Pima Indians Diabetes Classification (with Python)

1 minute read


Use machine learning to predict if a female will be tested positive or not for Diabete?

From the last post, we will continue with the diabetes dataset.

The first 5 rows show that there are many zero value in some columns, because we can’t have biological data with zero, I considered it as Nans.

   import numpy as np
   import pandas as pd
   ## Read the file
   df = pd.read_csv('pima-indians-diabetes.data.txt', names = ['Number_times_pregnant','PlasmaGlu', 
   'Dbpressure', 'Tricep_thickness', 'Hour_serum_insulin','Bmi', 'Dpfunction', 'Age', 'Class variable'])
   ## Read the first 5 rows

Here’s the first rows.

I choose to replace all the 0/nans with the median by each class.

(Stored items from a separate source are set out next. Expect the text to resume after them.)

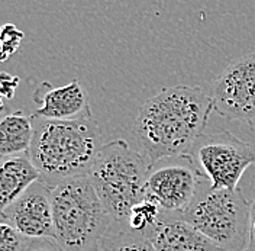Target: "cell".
<instances>
[{"label":"cell","mask_w":255,"mask_h":251,"mask_svg":"<svg viewBox=\"0 0 255 251\" xmlns=\"http://www.w3.org/2000/svg\"><path fill=\"white\" fill-rule=\"evenodd\" d=\"M212 110V96L197 86L162 87L139 108L132 135L151 164L183 157L205 134Z\"/></svg>","instance_id":"1"},{"label":"cell","mask_w":255,"mask_h":251,"mask_svg":"<svg viewBox=\"0 0 255 251\" xmlns=\"http://www.w3.org/2000/svg\"><path fill=\"white\" fill-rule=\"evenodd\" d=\"M29 156L41 182L54 188L64 180L87 176L103 147V134L93 115L73 121L33 116Z\"/></svg>","instance_id":"2"},{"label":"cell","mask_w":255,"mask_h":251,"mask_svg":"<svg viewBox=\"0 0 255 251\" xmlns=\"http://www.w3.org/2000/svg\"><path fill=\"white\" fill-rule=\"evenodd\" d=\"M55 240L60 251H97L115 222L87 176L51 189Z\"/></svg>","instance_id":"3"},{"label":"cell","mask_w":255,"mask_h":251,"mask_svg":"<svg viewBox=\"0 0 255 251\" xmlns=\"http://www.w3.org/2000/svg\"><path fill=\"white\" fill-rule=\"evenodd\" d=\"M125 140L103 144L89 177L112 218L127 224L130 209L143 199L151 163Z\"/></svg>","instance_id":"4"},{"label":"cell","mask_w":255,"mask_h":251,"mask_svg":"<svg viewBox=\"0 0 255 251\" xmlns=\"http://www.w3.org/2000/svg\"><path fill=\"white\" fill-rule=\"evenodd\" d=\"M251 204L241 189H212L207 180L190 208L180 215L222 251H247Z\"/></svg>","instance_id":"5"},{"label":"cell","mask_w":255,"mask_h":251,"mask_svg":"<svg viewBox=\"0 0 255 251\" xmlns=\"http://www.w3.org/2000/svg\"><path fill=\"white\" fill-rule=\"evenodd\" d=\"M212 189H237L245 170L255 164V145L229 131L203 134L187 154Z\"/></svg>","instance_id":"6"},{"label":"cell","mask_w":255,"mask_h":251,"mask_svg":"<svg viewBox=\"0 0 255 251\" xmlns=\"http://www.w3.org/2000/svg\"><path fill=\"white\" fill-rule=\"evenodd\" d=\"M206 182L189 156L164 158L149 166L143 199L158 205L162 215L180 217L190 208Z\"/></svg>","instance_id":"7"},{"label":"cell","mask_w":255,"mask_h":251,"mask_svg":"<svg viewBox=\"0 0 255 251\" xmlns=\"http://www.w3.org/2000/svg\"><path fill=\"white\" fill-rule=\"evenodd\" d=\"M221 116L255 128V51L234 60L210 86Z\"/></svg>","instance_id":"8"},{"label":"cell","mask_w":255,"mask_h":251,"mask_svg":"<svg viewBox=\"0 0 255 251\" xmlns=\"http://www.w3.org/2000/svg\"><path fill=\"white\" fill-rule=\"evenodd\" d=\"M1 218L23 236L36 240H55L52 195L41 180L35 182L16 201L1 209Z\"/></svg>","instance_id":"9"},{"label":"cell","mask_w":255,"mask_h":251,"mask_svg":"<svg viewBox=\"0 0 255 251\" xmlns=\"http://www.w3.org/2000/svg\"><path fill=\"white\" fill-rule=\"evenodd\" d=\"M32 99L39 105L32 113L38 118L73 121L92 115L87 90L77 79L63 87H52L49 81H42L35 89Z\"/></svg>","instance_id":"10"},{"label":"cell","mask_w":255,"mask_h":251,"mask_svg":"<svg viewBox=\"0 0 255 251\" xmlns=\"http://www.w3.org/2000/svg\"><path fill=\"white\" fill-rule=\"evenodd\" d=\"M145 234L157 251H222L191 224L174 215H161Z\"/></svg>","instance_id":"11"},{"label":"cell","mask_w":255,"mask_h":251,"mask_svg":"<svg viewBox=\"0 0 255 251\" xmlns=\"http://www.w3.org/2000/svg\"><path fill=\"white\" fill-rule=\"evenodd\" d=\"M39 179L41 174L32 163L29 153L3 157L0 169V209L16 201Z\"/></svg>","instance_id":"12"},{"label":"cell","mask_w":255,"mask_h":251,"mask_svg":"<svg viewBox=\"0 0 255 251\" xmlns=\"http://www.w3.org/2000/svg\"><path fill=\"white\" fill-rule=\"evenodd\" d=\"M33 119L23 110L6 115L0 122V154L9 157L29 153L33 140Z\"/></svg>","instance_id":"13"},{"label":"cell","mask_w":255,"mask_h":251,"mask_svg":"<svg viewBox=\"0 0 255 251\" xmlns=\"http://www.w3.org/2000/svg\"><path fill=\"white\" fill-rule=\"evenodd\" d=\"M97 251H157L145 233L130 228L108 233Z\"/></svg>","instance_id":"14"},{"label":"cell","mask_w":255,"mask_h":251,"mask_svg":"<svg viewBox=\"0 0 255 251\" xmlns=\"http://www.w3.org/2000/svg\"><path fill=\"white\" fill-rule=\"evenodd\" d=\"M161 215L162 212L158 205L149 199H142L139 204H136L130 209L127 220V227L133 231L146 233L152 225L157 224Z\"/></svg>","instance_id":"15"},{"label":"cell","mask_w":255,"mask_h":251,"mask_svg":"<svg viewBox=\"0 0 255 251\" xmlns=\"http://www.w3.org/2000/svg\"><path fill=\"white\" fill-rule=\"evenodd\" d=\"M36 238L23 236L7 222L0 224V251H29Z\"/></svg>","instance_id":"16"},{"label":"cell","mask_w":255,"mask_h":251,"mask_svg":"<svg viewBox=\"0 0 255 251\" xmlns=\"http://www.w3.org/2000/svg\"><path fill=\"white\" fill-rule=\"evenodd\" d=\"M25 33L19 31L13 23H4L0 33V42H1V52L0 58L1 61H7L20 47V42L23 41Z\"/></svg>","instance_id":"17"},{"label":"cell","mask_w":255,"mask_h":251,"mask_svg":"<svg viewBox=\"0 0 255 251\" xmlns=\"http://www.w3.org/2000/svg\"><path fill=\"white\" fill-rule=\"evenodd\" d=\"M19 86V77L10 76L7 73L0 74V94L4 99H13L16 87Z\"/></svg>","instance_id":"18"},{"label":"cell","mask_w":255,"mask_h":251,"mask_svg":"<svg viewBox=\"0 0 255 251\" xmlns=\"http://www.w3.org/2000/svg\"><path fill=\"white\" fill-rule=\"evenodd\" d=\"M247 251H255V198L251 204V212H250V241Z\"/></svg>","instance_id":"19"},{"label":"cell","mask_w":255,"mask_h":251,"mask_svg":"<svg viewBox=\"0 0 255 251\" xmlns=\"http://www.w3.org/2000/svg\"><path fill=\"white\" fill-rule=\"evenodd\" d=\"M29 251H60L57 244L51 240H36Z\"/></svg>","instance_id":"20"}]
</instances>
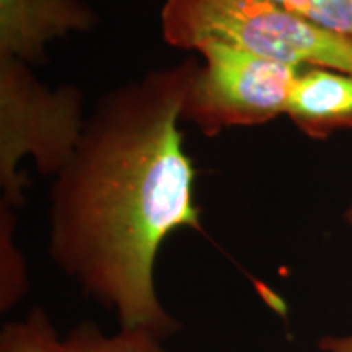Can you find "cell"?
<instances>
[{
    "instance_id": "obj_1",
    "label": "cell",
    "mask_w": 352,
    "mask_h": 352,
    "mask_svg": "<svg viewBox=\"0 0 352 352\" xmlns=\"http://www.w3.org/2000/svg\"><path fill=\"white\" fill-rule=\"evenodd\" d=\"M199 63L151 70L98 100L51 189L50 256L120 328L168 340L155 261L178 228L204 232L178 122Z\"/></svg>"
},
{
    "instance_id": "obj_2",
    "label": "cell",
    "mask_w": 352,
    "mask_h": 352,
    "mask_svg": "<svg viewBox=\"0 0 352 352\" xmlns=\"http://www.w3.org/2000/svg\"><path fill=\"white\" fill-rule=\"evenodd\" d=\"M162 36L178 50L220 41L294 67L352 74V36L285 10L271 0H165Z\"/></svg>"
},
{
    "instance_id": "obj_3",
    "label": "cell",
    "mask_w": 352,
    "mask_h": 352,
    "mask_svg": "<svg viewBox=\"0 0 352 352\" xmlns=\"http://www.w3.org/2000/svg\"><path fill=\"white\" fill-rule=\"evenodd\" d=\"M80 88L47 87L32 67L12 57H0V206L25 204L28 178L20 162L33 157L41 175L57 176L69 164L82 138Z\"/></svg>"
},
{
    "instance_id": "obj_4",
    "label": "cell",
    "mask_w": 352,
    "mask_h": 352,
    "mask_svg": "<svg viewBox=\"0 0 352 352\" xmlns=\"http://www.w3.org/2000/svg\"><path fill=\"white\" fill-rule=\"evenodd\" d=\"M195 51L204 64L188 87L182 121L191 122L206 138L232 127L266 124L287 111L302 69L214 39L202 41Z\"/></svg>"
},
{
    "instance_id": "obj_5",
    "label": "cell",
    "mask_w": 352,
    "mask_h": 352,
    "mask_svg": "<svg viewBox=\"0 0 352 352\" xmlns=\"http://www.w3.org/2000/svg\"><path fill=\"white\" fill-rule=\"evenodd\" d=\"M96 23L94 8L82 0H0V57L43 65L52 41Z\"/></svg>"
},
{
    "instance_id": "obj_6",
    "label": "cell",
    "mask_w": 352,
    "mask_h": 352,
    "mask_svg": "<svg viewBox=\"0 0 352 352\" xmlns=\"http://www.w3.org/2000/svg\"><path fill=\"white\" fill-rule=\"evenodd\" d=\"M285 114L310 139L324 140L333 132L352 129V74L302 69Z\"/></svg>"
},
{
    "instance_id": "obj_7",
    "label": "cell",
    "mask_w": 352,
    "mask_h": 352,
    "mask_svg": "<svg viewBox=\"0 0 352 352\" xmlns=\"http://www.w3.org/2000/svg\"><path fill=\"white\" fill-rule=\"evenodd\" d=\"M60 352H166L164 340L142 329L120 328L107 334L94 321H82L63 340Z\"/></svg>"
},
{
    "instance_id": "obj_8",
    "label": "cell",
    "mask_w": 352,
    "mask_h": 352,
    "mask_svg": "<svg viewBox=\"0 0 352 352\" xmlns=\"http://www.w3.org/2000/svg\"><path fill=\"white\" fill-rule=\"evenodd\" d=\"M15 215L0 206V310L7 314L28 290V276L23 254L13 240Z\"/></svg>"
},
{
    "instance_id": "obj_9",
    "label": "cell",
    "mask_w": 352,
    "mask_h": 352,
    "mask_svg": "<svg viewBox=\"0 0 352 352\" xmlns=\"http://www.w3.org/2000/svg\"><path fill=\"white\" fill-rule=\"evenodd\" d=\"M63 340L43 308L34 307L23 320L3 327L0 352H60Z\"/></svg>"
},
{
    "instance_id": "obj_10",
    "label": "cell",
    "mask_w": 352,
    "mask_h": 352,
    "mask_svg": "<svg viewBox=\"0 0 352 352\" xmlns=\"http://www.w3.org/2000/svg\"><path fill=\"white\" fill-rule=\"evenodd\" d=\"M271 2L323 28L352 36V0H271Z\"/></svg>"
},
{
    "instance_id": "obj_11",
    "label": "cell",
    "mask_w": 352,
    "mask_h": 352,
    "mask_svg": "<svg viewBox=\"0 0 352 352\" xmlns=\"http://www.w3.org/2000/svg\"><path fill=\"white\" fill-rule=\"evenodd\" d=\"M318 352H352V333L342 336H321L316 342Z\"/></svg>"
},
{
    "instance_id": "obj_12",
    "label": "cell",
    "mask_w": 352,
    "mask_h": 352,
    "mask_svg": "<svg viewBox=\"0 0 352 352\" xmlns=\"http://www.w3.org/2000/svg\"><path fill=\"white\" fill-rule=\"evenodd\" d=\"M344 219H346V222L349 223V226H352V202H351V206H349V208H347V210H346Z\"/></svg>"
}]
</instances>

   ## Imputing nans with median from each class
   df1 = df1.fillna(df1.groupby('Class variable').transform('median'))

Here’s the first rows after imputing.

Just to remember, we have 2 classes: 0 and 1. I used five algorithms from scikit learn package: KNeighbors, Random Forest, Gaussian NB, ExtraTrees and DecisionTree. Here is the accuracy on the training set.

Random forest model and decision tree gave the highest accuracy around 88% and we can have also the most important predictors.
Let’s examine also the confusion matrix. We have:

  • True negative (TN) = 139
  • True positive (TP) = 63
  • False negative (FN) = 18
  • False positive (FP) = 11

Because it’s better to predict a person which is negative as positive than a person which is positive as negative, the worse case here would be FN. So, in this case recall is a better metric, let’s calculate it. Recall is, out of the positive class, how many did I correctly predict as positive?
Recall = TP / FN + TP -> 63 / (18+63) which is 0.78
And precision, out of the cases I predicted be positive, how many are really positives?
Precision = TP / FP + TP -> 63 / (11+63) which is 0.85
This is not so good because recall should be higher than precision for this problem.

What about the weight of the 5 most important features?

The most important features to predict diabetes are : 2-Hour serum insulin (mu U/ml), Triceps skin fold thickness (mm) and Plasma glucose concentration a 2 hours in an oral glucose tolerance test. Indeed, these are important parameters to evaluate diabetes.